Vector B — Runtime Computation. The agent takes the raw data, writes a Python script in an isolated sandbox, and computes the answer through a completely independent method. Different logic. Different execution. Same question.

Then: compare. If both vectors converge — delta under 1% — the answer is verified. If they diverge, the system doesn't guess which one is right. It refuses to answer. It throws an exception instead of returning potentially wrong data.

The core idea isn't complicated: the agent has no other option than to prove its work. When the architecture requires provable outputs, the quality of those outputs changes. Not because the model "tries harder" — because structurally, unverifiable output gets rejected. Only proven results survive.

Why This Beats Everything Else

The industry has three standard answers to hallucinations. All three miss the point.

"Prompt harder." Add more instructions. "Always be truthful." "Never make things up." "If you don't know, say so." This doesn't work because the model doesn't know what it doesn't know. Confidence is orthogonal to correctness. Telling a probabilistic system to be deterministic via text instructions is like telling water to flow uphill via a strongly worded memo.

"Fine-tune the model." Train it on your data so it "knows" the right answers. This is slow, expensive, and fundamentally misguided. You're trying to bake knowledge into weights when you should be injecting it at runtime. Knowledge changes. Weights don't — not until you retrain. And you still have zero verification.

"Add guardrails." Build filters, classifiers, content moderation on top. Check the output before it reaches the user. This is trying to constrain the output when you should be fixing the input. Guardrails are symptom management. They don't address the root cause. The model hallucinated because it had no data — adding a hallucination detector after the fact is backwards engineering.

My approach is different: make hallucination structurally impossible.

Give the agent real data access. Inject the schema at runtime. Enable code execution. Build dual verification paths. Require assertions. Reject anything unverified.

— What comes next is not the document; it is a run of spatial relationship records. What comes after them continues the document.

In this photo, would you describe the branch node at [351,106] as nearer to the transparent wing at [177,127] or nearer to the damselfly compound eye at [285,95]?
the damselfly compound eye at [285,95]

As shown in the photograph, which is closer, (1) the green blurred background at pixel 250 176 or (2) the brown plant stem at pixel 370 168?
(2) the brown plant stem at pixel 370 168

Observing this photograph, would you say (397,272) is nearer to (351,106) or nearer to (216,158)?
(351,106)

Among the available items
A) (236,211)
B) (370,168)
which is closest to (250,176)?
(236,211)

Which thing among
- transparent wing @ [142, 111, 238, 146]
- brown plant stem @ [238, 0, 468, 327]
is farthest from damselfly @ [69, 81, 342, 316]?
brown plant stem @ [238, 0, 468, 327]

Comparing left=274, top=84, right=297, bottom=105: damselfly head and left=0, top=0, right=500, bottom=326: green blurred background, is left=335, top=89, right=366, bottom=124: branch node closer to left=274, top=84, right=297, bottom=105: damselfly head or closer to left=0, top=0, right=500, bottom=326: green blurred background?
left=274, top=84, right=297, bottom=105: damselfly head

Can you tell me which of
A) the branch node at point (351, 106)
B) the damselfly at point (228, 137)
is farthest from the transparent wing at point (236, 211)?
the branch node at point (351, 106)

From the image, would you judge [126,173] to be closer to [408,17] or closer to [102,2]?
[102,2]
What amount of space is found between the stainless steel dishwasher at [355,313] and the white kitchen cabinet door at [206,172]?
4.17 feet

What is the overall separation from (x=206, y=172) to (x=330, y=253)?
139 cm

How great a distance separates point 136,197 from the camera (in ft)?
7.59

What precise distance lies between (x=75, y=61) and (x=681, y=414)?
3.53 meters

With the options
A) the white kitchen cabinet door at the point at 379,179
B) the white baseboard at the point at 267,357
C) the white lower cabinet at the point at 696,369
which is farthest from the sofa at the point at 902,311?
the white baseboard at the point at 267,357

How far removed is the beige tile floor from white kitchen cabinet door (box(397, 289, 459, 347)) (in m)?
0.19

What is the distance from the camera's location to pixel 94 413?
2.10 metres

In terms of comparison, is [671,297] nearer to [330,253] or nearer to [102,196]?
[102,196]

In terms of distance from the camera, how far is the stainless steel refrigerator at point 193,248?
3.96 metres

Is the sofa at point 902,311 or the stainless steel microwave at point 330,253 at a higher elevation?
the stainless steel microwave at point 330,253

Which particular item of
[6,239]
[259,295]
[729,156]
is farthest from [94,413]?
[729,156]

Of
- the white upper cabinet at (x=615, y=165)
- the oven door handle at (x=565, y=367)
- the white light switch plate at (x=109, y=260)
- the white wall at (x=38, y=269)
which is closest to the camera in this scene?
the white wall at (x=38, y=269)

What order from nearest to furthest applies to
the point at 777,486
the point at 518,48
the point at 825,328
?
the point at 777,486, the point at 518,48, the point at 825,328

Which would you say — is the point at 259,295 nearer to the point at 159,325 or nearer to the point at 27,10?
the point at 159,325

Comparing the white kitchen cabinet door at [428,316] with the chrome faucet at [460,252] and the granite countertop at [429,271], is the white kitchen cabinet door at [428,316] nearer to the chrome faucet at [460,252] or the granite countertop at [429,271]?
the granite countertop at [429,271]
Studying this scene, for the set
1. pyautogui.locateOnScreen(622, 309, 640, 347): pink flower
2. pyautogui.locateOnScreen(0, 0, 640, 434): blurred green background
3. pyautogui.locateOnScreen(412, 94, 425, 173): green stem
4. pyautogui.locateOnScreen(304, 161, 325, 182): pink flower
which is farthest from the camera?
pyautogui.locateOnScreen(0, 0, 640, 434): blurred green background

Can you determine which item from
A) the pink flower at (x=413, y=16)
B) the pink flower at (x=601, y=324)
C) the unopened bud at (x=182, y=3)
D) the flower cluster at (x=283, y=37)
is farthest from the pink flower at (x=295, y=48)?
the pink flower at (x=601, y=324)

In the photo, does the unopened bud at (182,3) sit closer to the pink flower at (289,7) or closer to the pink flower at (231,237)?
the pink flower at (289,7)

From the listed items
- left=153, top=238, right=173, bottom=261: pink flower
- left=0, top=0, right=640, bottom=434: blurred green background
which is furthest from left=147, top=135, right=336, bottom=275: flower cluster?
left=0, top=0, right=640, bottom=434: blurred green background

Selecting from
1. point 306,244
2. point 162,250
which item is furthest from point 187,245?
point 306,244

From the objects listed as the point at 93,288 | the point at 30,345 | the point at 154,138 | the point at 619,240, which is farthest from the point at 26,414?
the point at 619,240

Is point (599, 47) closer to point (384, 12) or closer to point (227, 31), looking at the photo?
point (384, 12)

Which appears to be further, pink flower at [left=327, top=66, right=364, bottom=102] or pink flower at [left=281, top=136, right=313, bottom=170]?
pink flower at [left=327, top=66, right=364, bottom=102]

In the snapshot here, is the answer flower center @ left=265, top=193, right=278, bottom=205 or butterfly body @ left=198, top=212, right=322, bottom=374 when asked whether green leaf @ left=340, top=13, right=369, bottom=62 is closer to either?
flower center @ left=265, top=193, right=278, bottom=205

You're not asking the model to be honest. You're building an environment where dishonesty is architecturally impossible.

The Shift

The model will always be probabilistic. Stop trying to fix that. It's not broken.

What's broken is the environment you put it in. An agent without data access, without verification, without constraints — that agent will hallucinate. Not because it's a bad model. Because you gave it a bad desk.

Fix the desk. Inject the data. Require verification. Build the Triangulation Protocol. Turn hallucinations into mistakes. Turn mistakes into bugs. Fix the bugs.

Your job was never to make the model truthful. Your job was to build the world around it where truth is the only possible output.